His fears were leavened by her fine bottom in the khaki shorts though there remained a bit of the “What am I doing here?” By the time he reached the top he was breathing heavily while Bushrod and daughter had caught their breath. He had been troubled by the many snake drawings and carvings on the rocks. There were others but snakes were dominant. He seated himself beneath Lucy not failing to notice the nice underthighs beneath her loose-legged shorts.

“A lot of speculation here, possibly about the roots of religion before sex and money came into play,” Bushrod joked. “Or maybe they all happen at once, an amusing idea. This place is called Cocoraque Butte, not really a butte is it? It’s a little close to town for the university boys to get interested in. They’d rather go north for the Navajo and Hopi or maybe down to Casas Grandes. In fact I’ve never seen anyone here in a dozen trips.”

“Why all the renderings of snakes?” Sunderson was uncomfortably leery that a rattler might ooze between the boulders they were sitting on.

“Well, this kind of rockpile is habitat for rodentia and consequently for the snakes that eat them. You have to think that maybe primitive people were encamped here six thousand years ago and there were a prolific number of rattlers. Say that someone from the tribe or group, probably a child, had been killed by a rattler, which is comparatively small but immense in the power of their venom. You naturally would ascribe godlike powers to them. You propitiate the snake gods by drawing or carving them, a sort of prayer. You pray to God so that he won’t kill you and in hopes he’ll give good luck to your family or group. Of course this is a crude and speculative simplification.”

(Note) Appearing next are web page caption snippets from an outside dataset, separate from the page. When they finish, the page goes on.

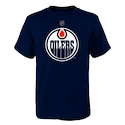 Dětské tričko Primary Logo Tee NHL Edmonton Oilers
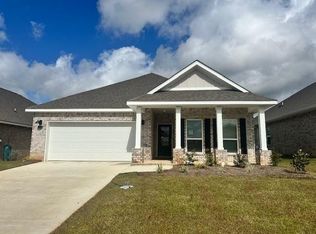 10706 Relic Rd N, Mobile, AL 36608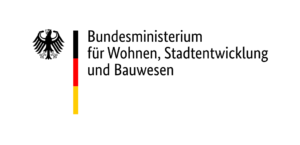 Logo von Bundesministerium für Wohnen, Stadtentwicklung und Bauwesen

“Where did the priests come in exactly? I mean I took an anthropology course but I don’t recall.” Sunderson tilted a bit for a better look at Lucy’s thighs. She perceived his intent and smiled at him, her first of the day.

“Well, these early people were nomadic and usually had a medicine man, a shaman that stayed off to the side but priesthoods came to people that were established as farmers or, on the northwest coast, as farmers and fishermen. Farmers need rain and are suckers for religious leaders.”